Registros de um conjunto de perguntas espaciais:
+++++
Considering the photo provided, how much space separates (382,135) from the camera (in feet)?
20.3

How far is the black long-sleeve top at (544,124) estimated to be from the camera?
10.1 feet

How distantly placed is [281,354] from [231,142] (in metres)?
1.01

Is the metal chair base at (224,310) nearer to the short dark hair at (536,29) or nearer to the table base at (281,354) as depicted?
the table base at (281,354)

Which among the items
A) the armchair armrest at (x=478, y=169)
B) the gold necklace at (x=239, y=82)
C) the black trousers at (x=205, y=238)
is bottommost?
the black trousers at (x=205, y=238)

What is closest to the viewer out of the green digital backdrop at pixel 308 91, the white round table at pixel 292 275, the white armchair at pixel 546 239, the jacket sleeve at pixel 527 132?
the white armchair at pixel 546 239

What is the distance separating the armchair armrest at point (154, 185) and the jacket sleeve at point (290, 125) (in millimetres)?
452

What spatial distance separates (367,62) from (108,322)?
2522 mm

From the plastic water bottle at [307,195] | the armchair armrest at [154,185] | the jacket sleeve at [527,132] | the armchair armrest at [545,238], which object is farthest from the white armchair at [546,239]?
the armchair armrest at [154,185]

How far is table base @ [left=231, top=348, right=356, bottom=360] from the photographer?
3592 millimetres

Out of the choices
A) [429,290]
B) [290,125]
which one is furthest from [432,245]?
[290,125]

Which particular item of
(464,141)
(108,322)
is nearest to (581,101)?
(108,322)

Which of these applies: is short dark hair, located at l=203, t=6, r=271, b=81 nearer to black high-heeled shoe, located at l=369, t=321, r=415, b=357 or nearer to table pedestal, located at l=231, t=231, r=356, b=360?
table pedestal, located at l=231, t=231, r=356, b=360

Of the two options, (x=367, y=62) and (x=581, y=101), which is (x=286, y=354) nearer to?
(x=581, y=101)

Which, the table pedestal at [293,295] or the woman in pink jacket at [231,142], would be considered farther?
+++++
» **Objetivo**: Digite novamente, sem nenhuma alteração, as linhas dos registros, começando pela linha que contém "How far is table" e seguindo até o fim dos registros. Inclua essa primeira linha e a última.

» **Resposta completa**:
How far is table base @ [left=231, top=348, right=356, bottom=360] from the photographer?
3592 millimetres

Out of the choices
A) [429,290]
B) [290,125]
which one is furthest from [432,245]?
[290,125]

Which particular item of
(464,141)
(108,322)
is nearest to (581,101)?
(108,322)

Which of these applies: is short dark hair, located at l=203, t=6, r=271, b=81 nearer to black high-heeled shoe, located at l=369, t=321, r=415, b=357 or nearer to table pedestal, located at l=231, t=231, r=356, b=360?
table pedestal, located at l=231, t=231, r=356, b=360

Of the two options, (x=367, y=62) and (x=581, y=101), which is (x=286, y=354) nearer to?
(x=581, y=101)

Which, the table pedestal at [293,295] or the woman in pink jacket at [231,142], would be considered farther?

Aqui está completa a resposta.